Indicate your file location as a link within a note on this step.

THIS IS YOUR DATA FILE FOR THE SEARCH!

and repeat search but limit the Database to Protein Data Bank proteins (pdb). This search will identify proteins of known structure that match your protein and can suggest if your modeling attempt will be successful. Record your sequence matches in the table.

5.1.

Accession numbers here lead to the information on the structure which may help when using SWISS-MODEL. These accession numbers are the PDB ID numbers.

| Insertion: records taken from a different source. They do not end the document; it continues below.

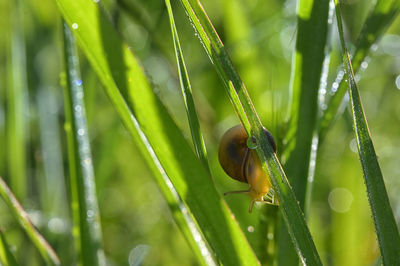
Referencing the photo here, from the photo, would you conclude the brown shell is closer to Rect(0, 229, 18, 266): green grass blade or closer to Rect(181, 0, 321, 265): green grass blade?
Rect(181, 0, 321, 265): green grass blade

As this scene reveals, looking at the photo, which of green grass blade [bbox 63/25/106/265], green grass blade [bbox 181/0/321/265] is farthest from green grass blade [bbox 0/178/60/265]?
green grass blade [bbox 181/0/321/265]

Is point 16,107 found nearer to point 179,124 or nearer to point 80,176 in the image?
point 179,124

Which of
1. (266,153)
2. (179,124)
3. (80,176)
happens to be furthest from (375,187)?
(179,124)

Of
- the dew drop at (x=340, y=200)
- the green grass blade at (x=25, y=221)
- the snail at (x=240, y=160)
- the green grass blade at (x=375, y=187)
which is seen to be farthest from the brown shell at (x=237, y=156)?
the dew drop at (x=340, y=200)

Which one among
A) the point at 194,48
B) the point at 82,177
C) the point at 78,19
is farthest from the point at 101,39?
the point at 194,48

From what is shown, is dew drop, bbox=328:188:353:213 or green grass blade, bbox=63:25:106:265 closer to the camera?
green grass blade, bbox=63:25:106:265

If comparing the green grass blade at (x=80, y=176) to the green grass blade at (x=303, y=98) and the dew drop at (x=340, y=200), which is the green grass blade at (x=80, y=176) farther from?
the dew drop at (x=340, y=200)

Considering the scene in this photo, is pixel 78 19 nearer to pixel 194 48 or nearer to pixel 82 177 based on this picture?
pixel 82 177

Table for recording results from PDB focused BLAST.

5.2.

The top five structures here are potential templates structures which you can use to model your sequence. This means these structures are similar at the sequence level to your sequence and potentially will result in a similar structure to your sequence.

Click on the link for the SWISS-model server to get to a page that looks like

6.1.

Follow the instructions on the image above to start the modeling by Build Model . Initial steps can take up to 0h 20m 0s

Note

Pressing Build Model is auto building using SWISS-Model with the best template according to SWISS-Model. Alternatively, you can Search for Templates and do template selection manually; guided by your templates identified using BLAST.

6.2.

If you choose to do manual building via the Search for Templates tab. Record your templates below.

A
Template name (second column in table)

Once model building (either manual or automated) is complete, a screen as shown below will appear.

7.1.

Useful information from this screen

GMQE for Global Model Quality Estimation is scored from zero to 1 and indicates model quality based on the alignment with numbers closer to 1 indicating a more reliable model.
QMEAN indicates the model quality based on structural features and the quality of the chemistry such as torsion angles and solvation. A good model has a number that is more positive, although a good model can have a negative QMEAN score. Less than -4 and model has bad chemistry.
Local Quality Estimate indicates model quality on a per residue basis and can indicate if there are sections of hte model that are problematic (such as the ends of the model in the report above)
Model-Template alignment shows how well the template structure and the sequence align and what parts of the model were used. Blue colors means better alignment while red colors mean worse alignment and modeling. Secondary structure is also indicated with tubes for α-helix and arrows for β-sheet.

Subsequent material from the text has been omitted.